==== Records provided ====

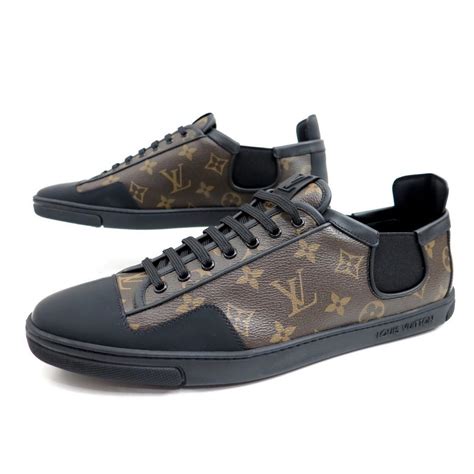 sportswear chaussures louis vuitton homme|Louis Vuitton perfumes for men.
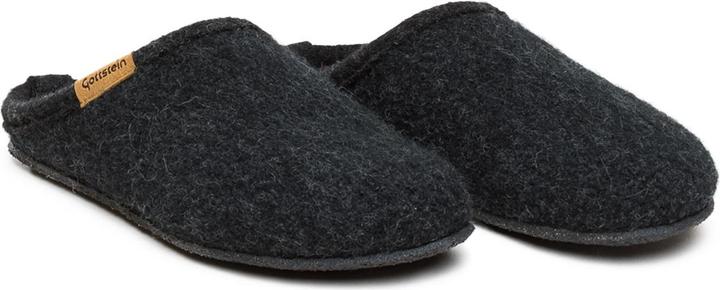 Produktbild Gottstein Alpine Light Pantoffeln (46)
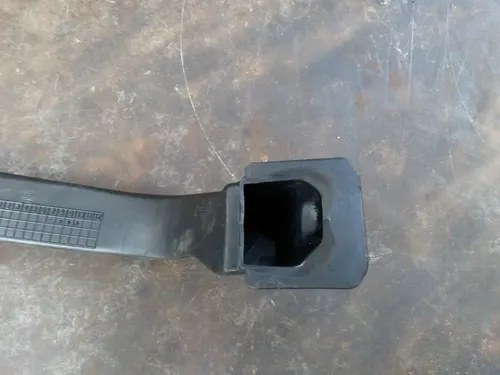 Conducto Ventilación Ford Ka 97 / 01 - 5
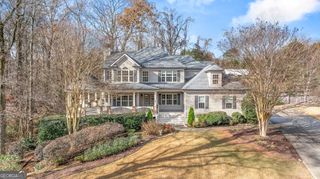 103 Waterford Court, Jefferson, GA 30549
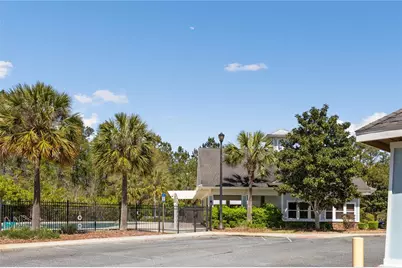 461 SW Bellflower Drive, Lake City, FL 32024 - Photo 14
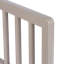 Barrière de sécurité Little Seeds-133341021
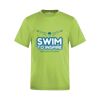 ATC™ PRO TEAM SHORT SLEEVE YOUTH TEE Thumbnail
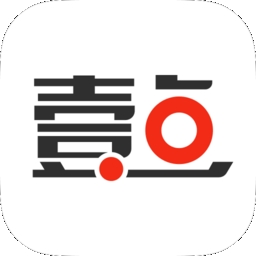 齐鲁壹点app官方正版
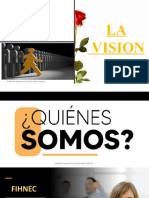 La Vision 2022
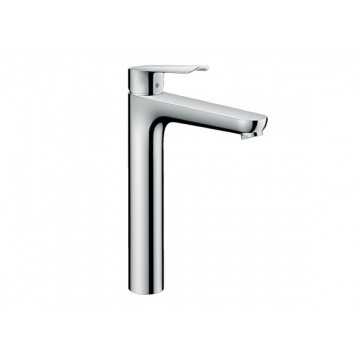Смеситель для раковины Hansgrohe Logis E 71162000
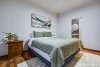12 Fairpark Retreat, Landsdale, WA 6065-Image
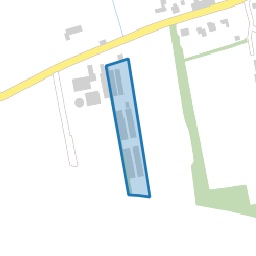 Perceel RML00-F-2396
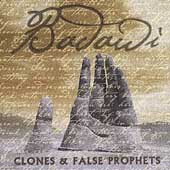 TOWER RECORDS ONLINE㤨Badawi/Clones And False Prophets[8284]פβǤʤ2,490ߤˤʤޤ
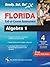 Florida Algebra I End-of-Course Assessment (Florida FCAT & End-of-Course Test Prep)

====

▸ Task to carry out
I would like an exact copy of the lines from the one holding "La Vision 2022" through the last line of the entries above, with the pictures left out.

▸ Solution to the exercise
 La Vision 2022
Смеситель для раковины Hansgrohe Logis E 71162000
12 Fairpark Retreat, Landsdale, WA 6065-Image
 Perceel RML00-F-2396
 TOWER RECORDS ONLINE㤨Badawi/Clones And False Prophets[8284]פβǤʤ2,490ߤˤʤޤ
 Florida Algebra I End-of-Course Assessment (Florida FCAT & End-of-Course Test Prep)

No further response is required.